How to Use TTS Voice Cloning ai locally - Text to Speech ai Voice cloning locally on your PC.
This tutorial will show you how to use RVC (Real Time Voice Cloning) voice models to create text-to-speech (TTS) in anyone's voice. The tool and the plugins that come with it will allow you to create and clone voices using Text to speech locally on your own computer, so you won't have to pay huge amounts of money to services like Eleven Labs. You'll need a fair bit of space set aside for everything we're going to use so make sure your hard drive isn't full.
How to Download and Setup Applio on Windows.
- To begin download Applio. It's about 5.2GB
- Once you have the Zip file on your computer extract it into a location you want to store it.
- Inside this folder double click the "run-applio.bat" and a command window will appear. This may or may not prompt you to open your browser.
If it does accept and open Applio in your browser. If it doesn't, you can copy and paste the address into a browser window to get access.
How to add Voice Models to Applio to Text to Speech. Joe Biden, Morgan Freeman, Taylor Swift, etc.
Now that you have Applio set up you can add custom voice models to it. This will allow you to create text-to-speech content in anyone's voice, so long as there is a sample.
- To do this change to the Download tab in Applio.
- Next, get a voice model source, Voice Models is the best option. Just copy and paste the link for a voice that you'd like to use.
- Now paste the link into the Model Link box, then click Download Model.
- Once that is done Change to the TTS tab and click Refresh.
- Now Select the voice file you just added from the Voice Model tab and the Index file will automatically update.
- Below this choose an option under the TTS Voices tab. Make sure you select something that matches the person's voice and language. For example, I'm using Morgan Freeman as my base so I need to en-US-AndrewNeural This is basically an English-speaking person with an American accent.

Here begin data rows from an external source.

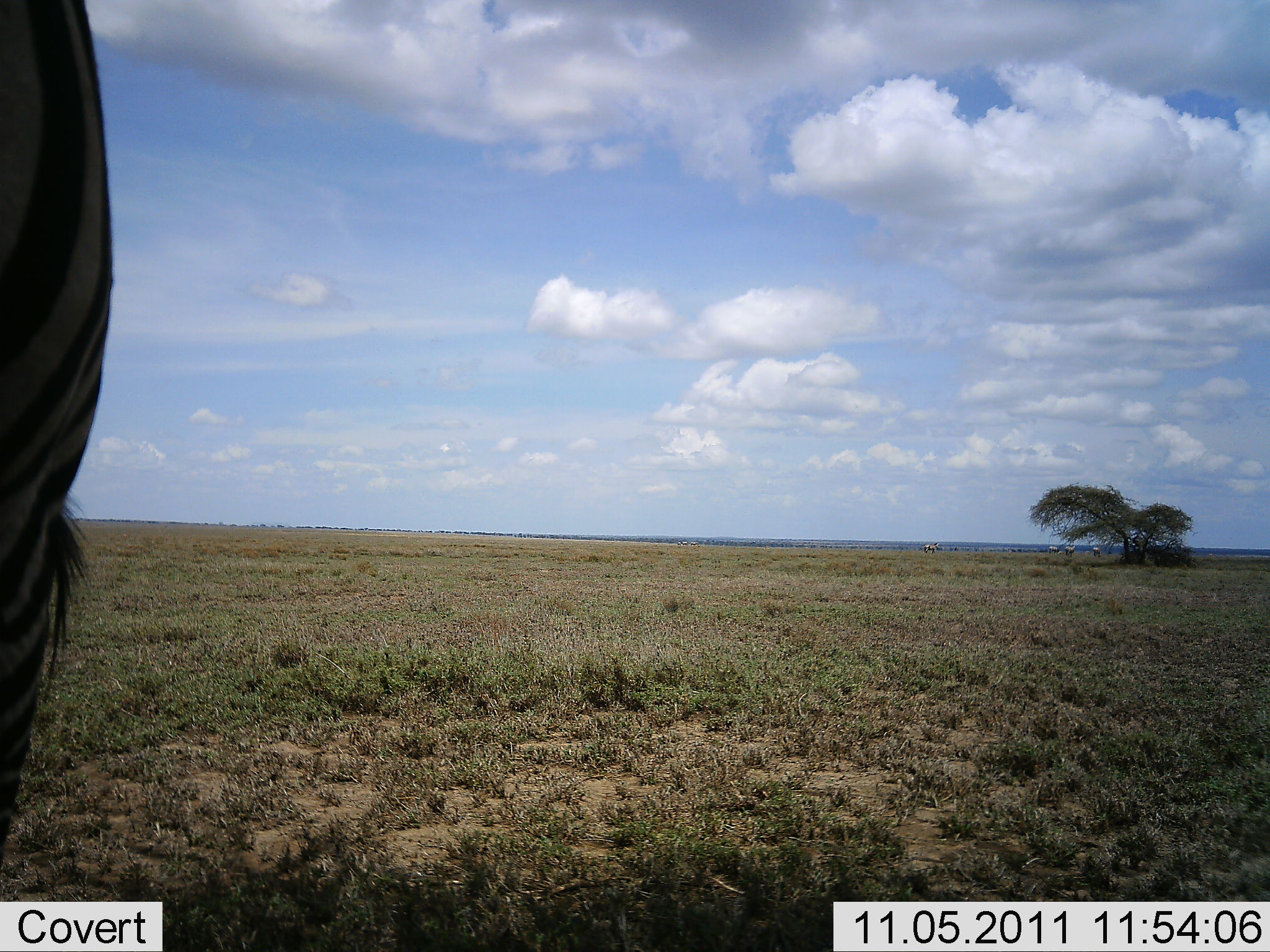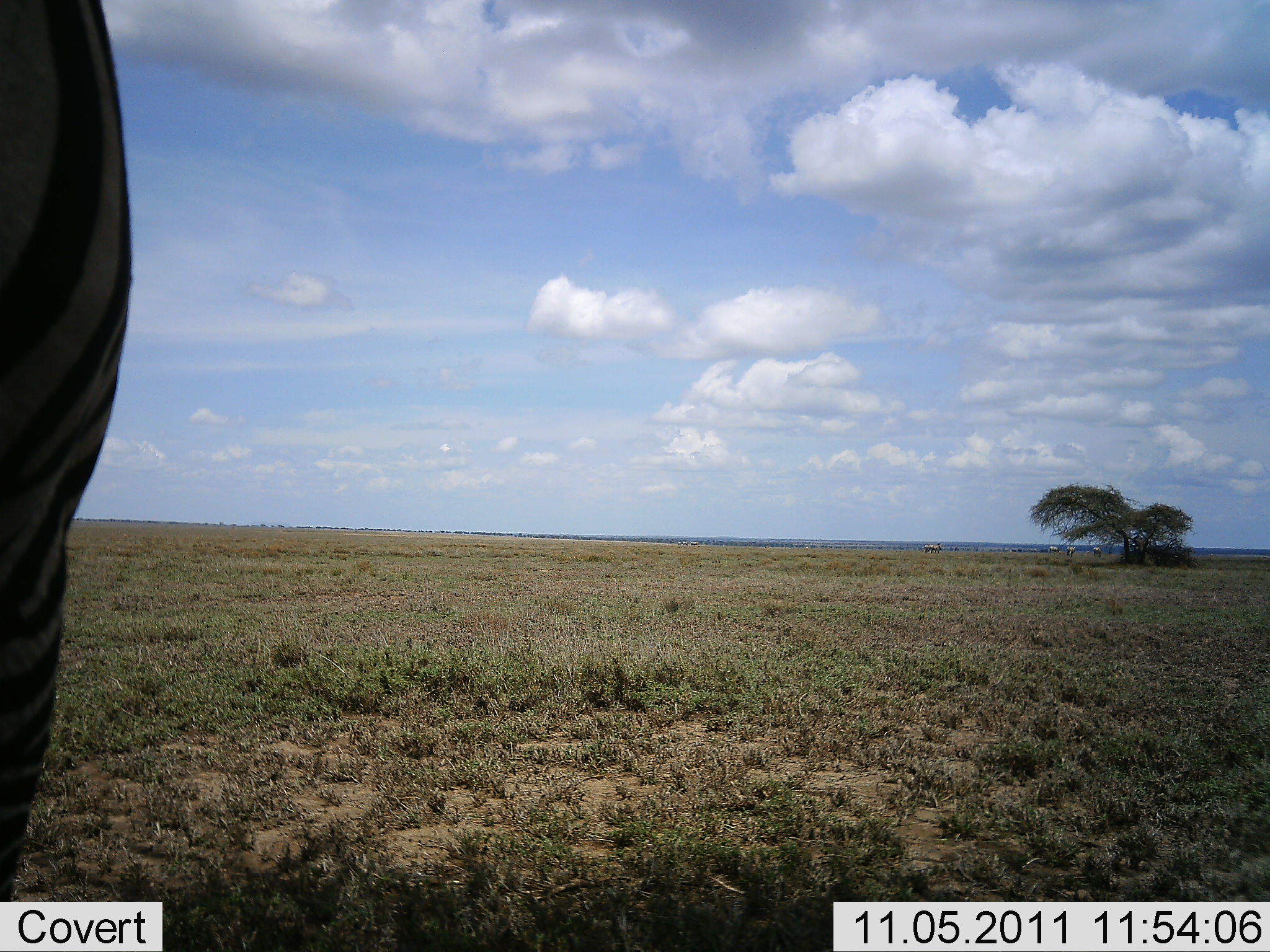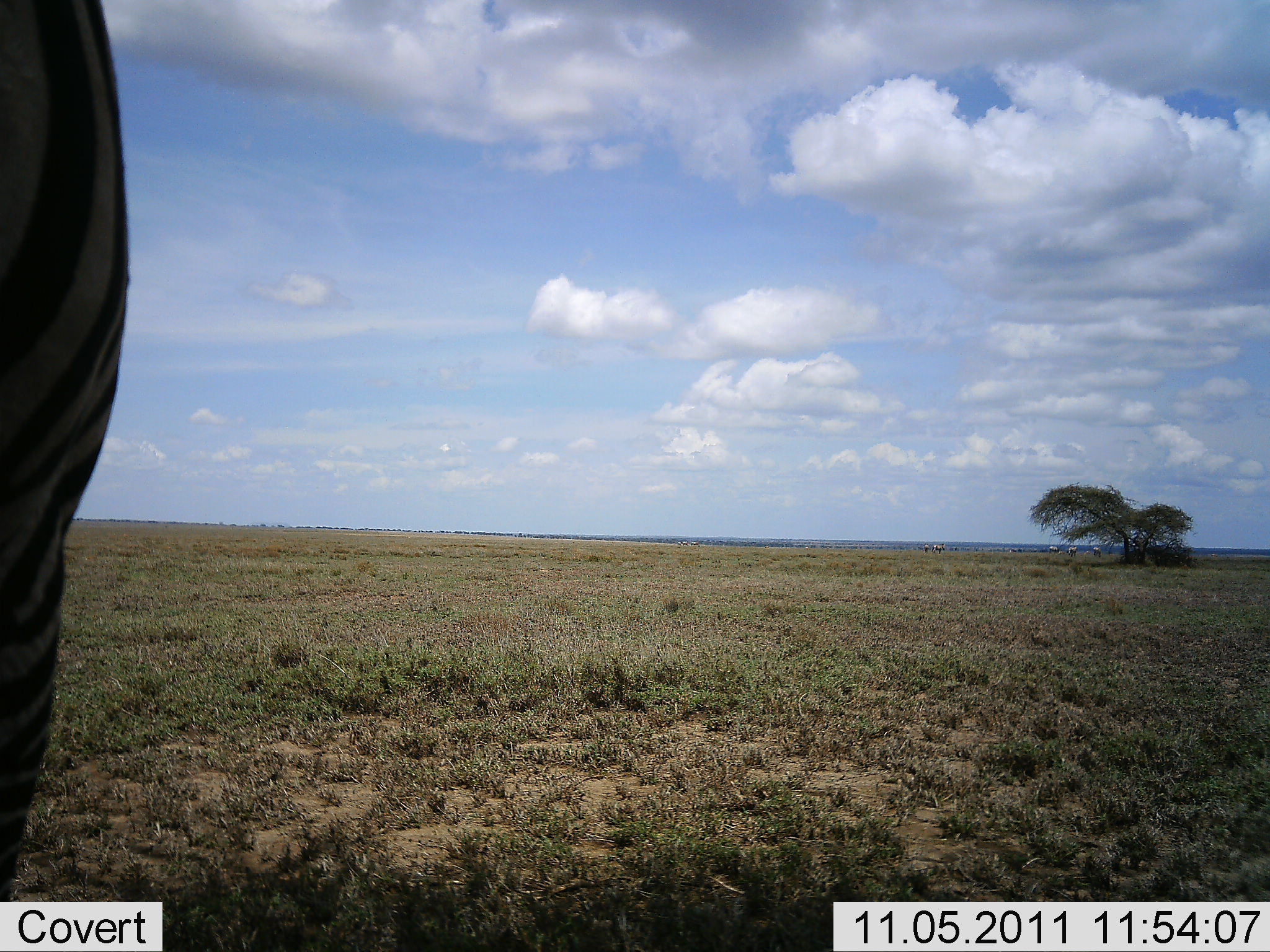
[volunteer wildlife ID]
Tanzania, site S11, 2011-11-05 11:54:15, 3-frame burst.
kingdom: Animalia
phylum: Chordata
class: Mammalia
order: Perissodactyla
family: Equidae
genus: Equus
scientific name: Equus quagga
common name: plains zebra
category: zebra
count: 1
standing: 82%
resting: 0%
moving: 9%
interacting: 0%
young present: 0%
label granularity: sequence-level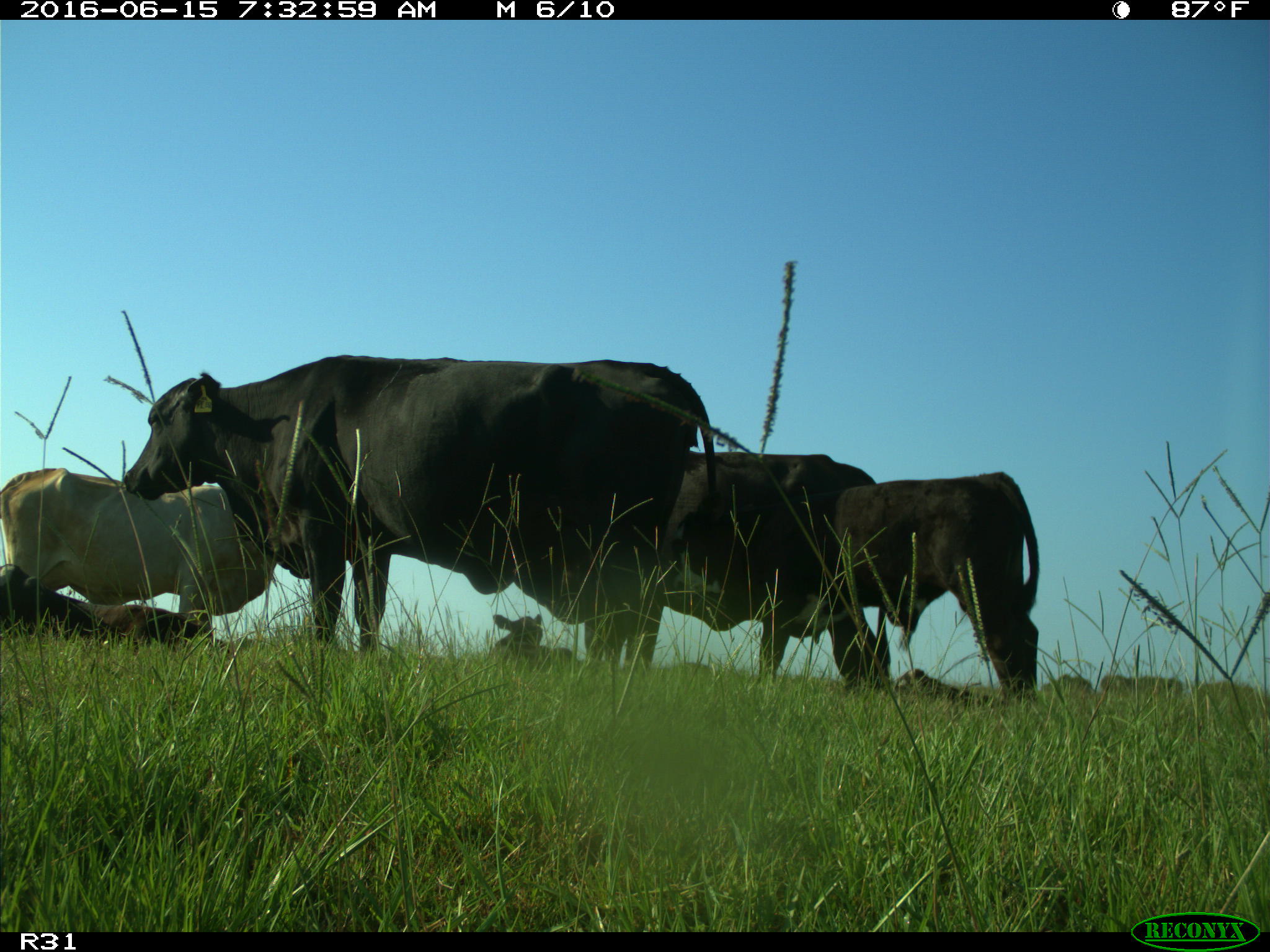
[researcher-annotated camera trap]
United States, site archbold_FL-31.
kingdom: Animalia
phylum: Chordata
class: Mammalia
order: Artiodactyla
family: Bovidae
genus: Bos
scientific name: Bos taurus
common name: domestic cow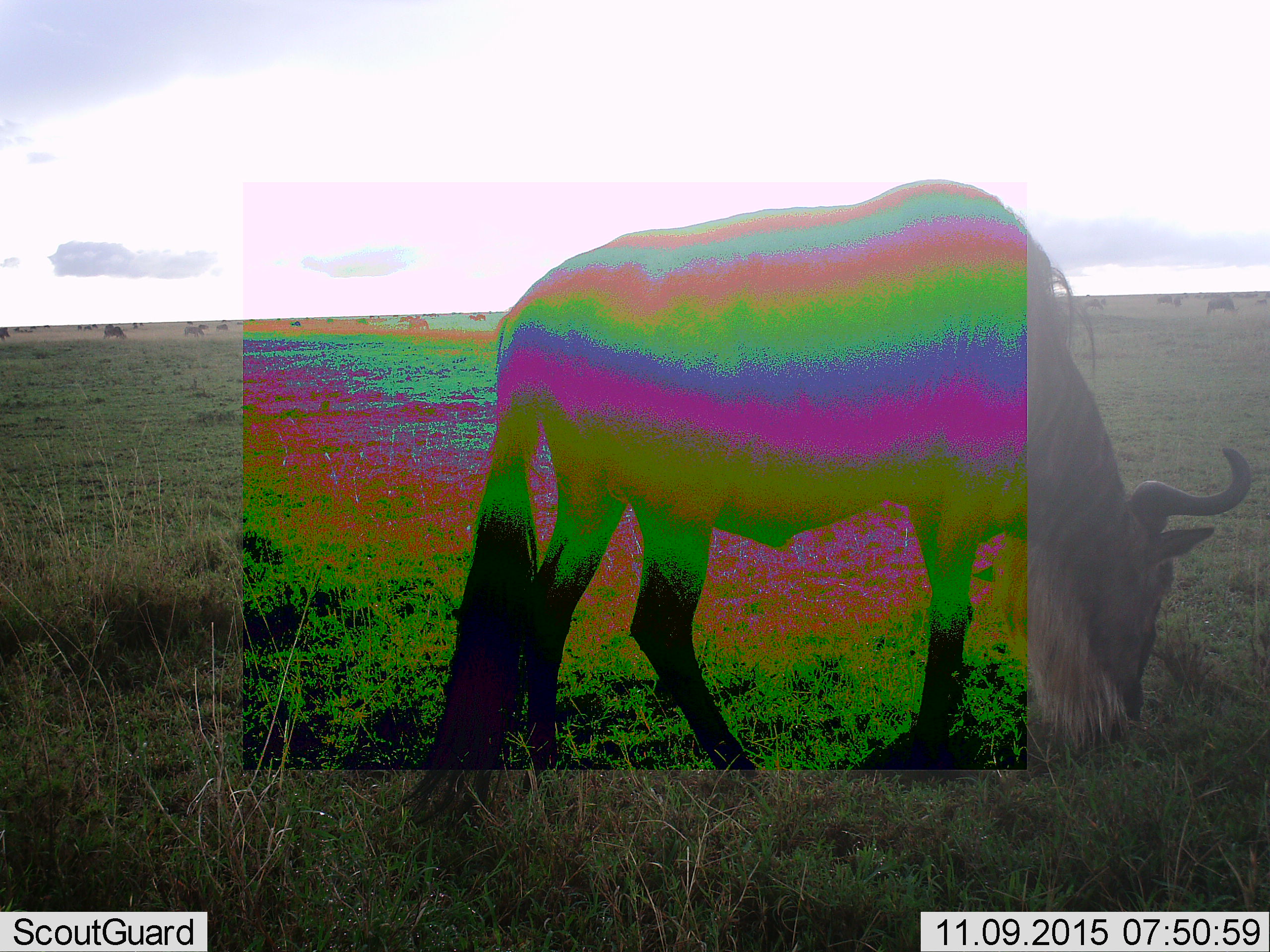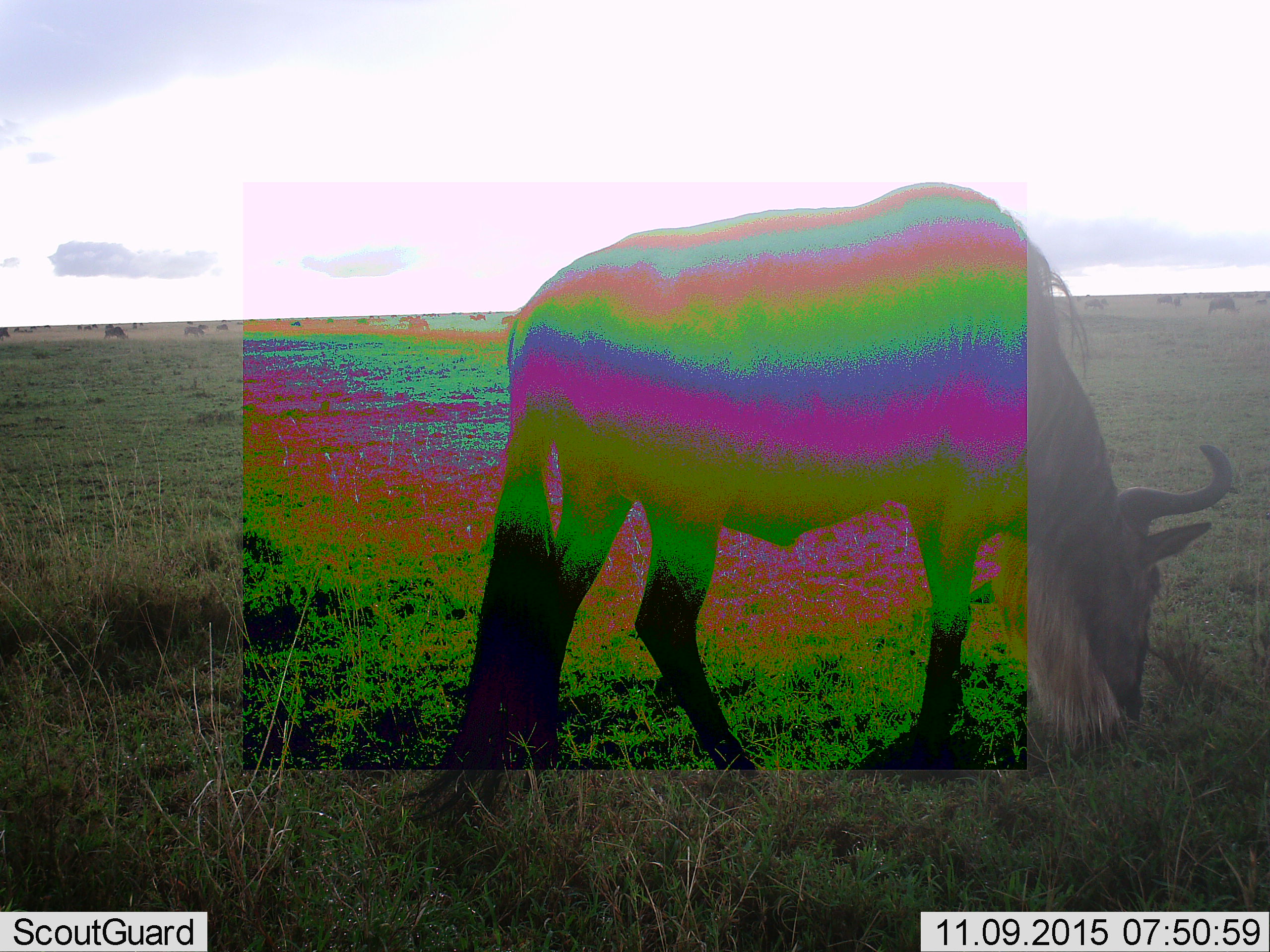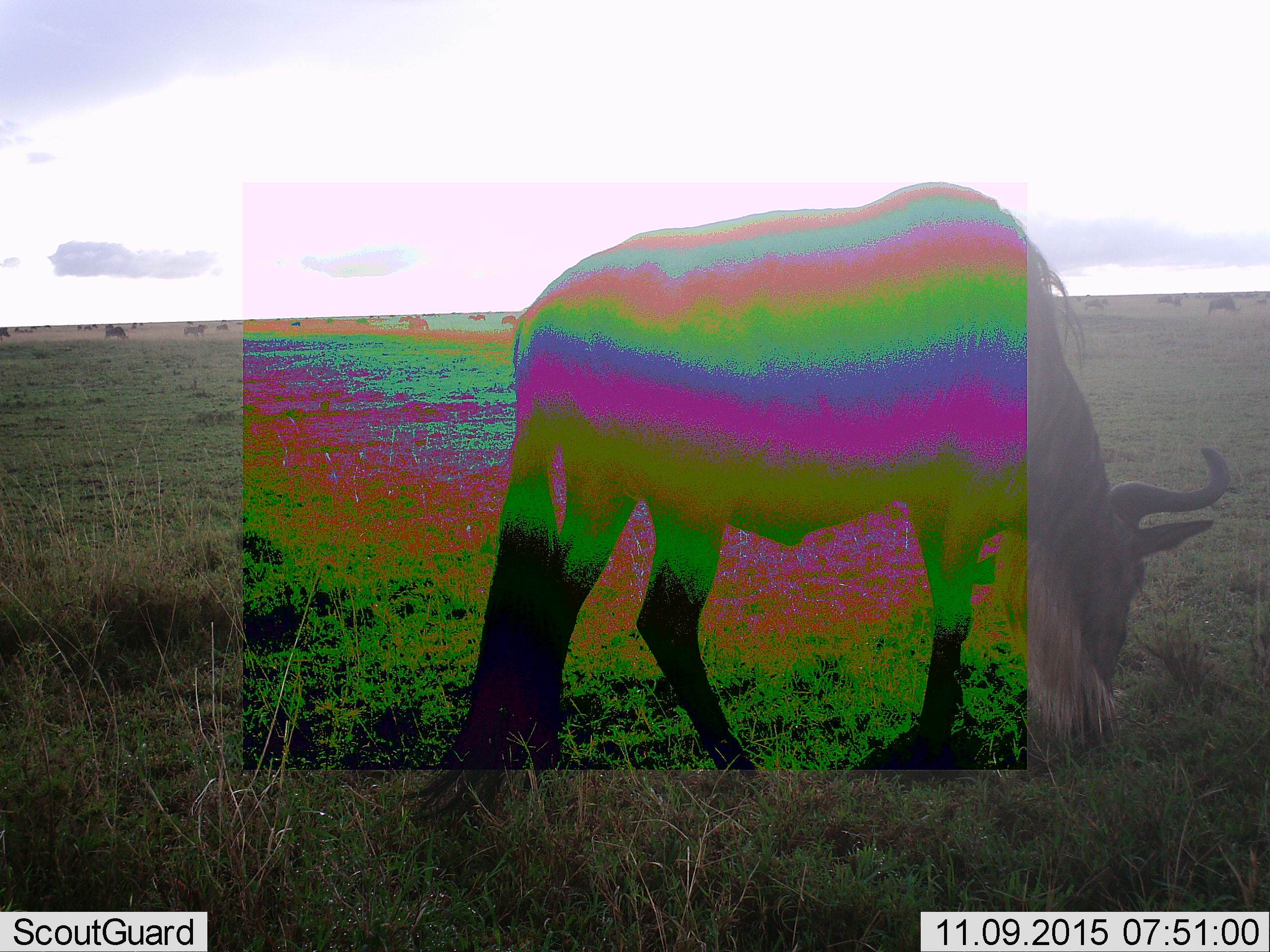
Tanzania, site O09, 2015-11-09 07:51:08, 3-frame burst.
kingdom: Animalia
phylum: Chordata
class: Mammalia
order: Artiodactyla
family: Bovidae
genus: Connochaetes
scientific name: Connochaetes taurinus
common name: blue wildebeest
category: wildebeest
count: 4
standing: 40%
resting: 0%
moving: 10%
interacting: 0%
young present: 0%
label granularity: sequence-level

This allows the cloner to have a similar base voice to work with.
- Finally, copy and paste your text file or upload a .txt file into the Text to Synthesize box.
- Then click Convert and Applio will generate an audio file based on your text. If you're happy with it just click the download icon to save the file.
As with everything AI at the moment, you will probably have to experiment with the options in the TTS Voices tab, some seem to work better with certain voices than others. Just don't mix and match languages and genders. You'll get some weird results if you do.
How to Clone Voices for Text to Speech Locally on your PC.
Here is where things get a little tricky and a lot more time-consuming. You'll also need a fairly high-end GPU. For example, cloning a voice locally on my laptop with an RTX 3050 took about 8 hours so if you have anything less, you might be waiting for quite a long time. The Voice output file was also 60GB in total so make sure you have at least 80gb of free storage space if you are planning on using Applio.
- To begin, change to the Train tab and make sure that you have a sample audio file ready to upload.
- Next, make sure Dataset Creator box is checked and give the Dataset a name.
- Once you have done that, upload your sample audio to clone.
- Now click Preprocess Dataset and wait for it to complete.
- When it finishes scroll down and click Extract Features and wait for it to complete. This takes a little longer than the previous step.
- Finally, click Generate Index, then Start Training.
The rest of the process is a waiting game. As I mentioned above it will take a very, very long time for Python and the AI tools to analyse and clone your voice sample. There are also quite a lot of other checkboxes and variables throughout this process that you can experiment with, however for your first run through, it's best to just use the default settings and see what sort of results you get from the local voice cloning process. If you encounter any weird errors with ports a quick PC restart will usually solve those problems.
When you're voice is ready you'll find it listed as a Voice Model along with the Index file so you'll be able to use them with any TTS transcript. The good news is that the actual Text to speech voice component doesn't take all that long to process. Though it's not quite as good as the results coming out of Eleven Labs. At least not yet but for an entirely local process, it's pretty damn impressive.